Appendix F — Radiation Safety Quick Reference

This appendix compiles the essential radiation protection data referenced throughout this textbook, particularly in Chapter 16 (radiation interactions with matter), Chapter 27 (nuclear medicine), and Chapter 29 (radiation in the environment). It is organized as a quick-reference guide rather than a derivation-focused treatment. For the underlying physics, consult the relevant chapters; for legally binding regulations, consult the applicable national or institutional regulatory body (NRC, ICRP, or equivalent).

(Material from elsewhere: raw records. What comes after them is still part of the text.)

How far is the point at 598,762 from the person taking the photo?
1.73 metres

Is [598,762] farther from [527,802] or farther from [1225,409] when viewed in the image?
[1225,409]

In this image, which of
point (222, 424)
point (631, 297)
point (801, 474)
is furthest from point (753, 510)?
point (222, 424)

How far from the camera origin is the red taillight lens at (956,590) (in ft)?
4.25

⚠️ Important: The values in this appendix reflect ICRP Publication 103 (2007) recommendations, which form the basis for radiation protection regulations in most countries. Regulatory limits vary by jurisdiction; always verify against the regulations applicable to your institution and country. The values here are recommendations, not universal legal limits.

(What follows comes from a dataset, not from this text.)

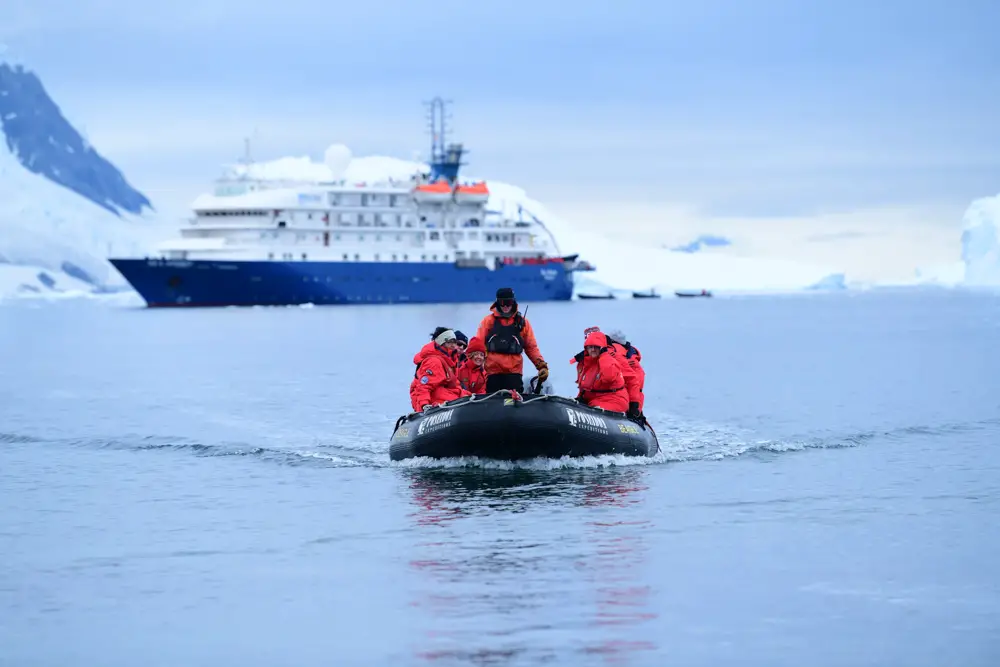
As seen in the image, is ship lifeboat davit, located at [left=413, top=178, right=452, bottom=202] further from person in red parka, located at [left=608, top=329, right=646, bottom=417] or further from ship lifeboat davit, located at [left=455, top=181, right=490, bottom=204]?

F.1 Fundamental Quantities and Units

Quantity Symbol SI Unit Definition Old Unit
Absorbed dose $D$ gray (Gy) = J/kg Energy deposited per unit mass of material rad (1 rad = 0.01 Gy)
Equivalent dose $H_T$ sievert (Sv) = J/kg $H_T = \sum_R w_R \cdot D_{T,R}$ rem (1 rem = 0.01 Sv)
Effective dose $E$ sievert (Sv) $E = \sum_T w_T \cdot H_T$ rem
Activity $A$ becquerel (Bq) = s$^{-1}$ Disintegrations per second curie (1 Ci = $3.7 \times 10^{10}$ Bq)
Exposure $X$ C/kg Charge produced per kg of air by photons roentgen (1 R = $2.58 \times 10^{-4}$ C/kg)
Kerma $K$ gray (Gy) Kinetic energy released per unit mass

Key relationships:

  • Equivalent dose accounts for the biological effectiveness of different radiation types through radiation weighting factors $w_R$.
  • Effective dose accounts for the relative sensitivity of different organs through tissue weighting factors $w_T$.
  • For photons and electrons, $w_R = 1$, so absorbed dose in Gy equals equivalent dose in Sv numerically.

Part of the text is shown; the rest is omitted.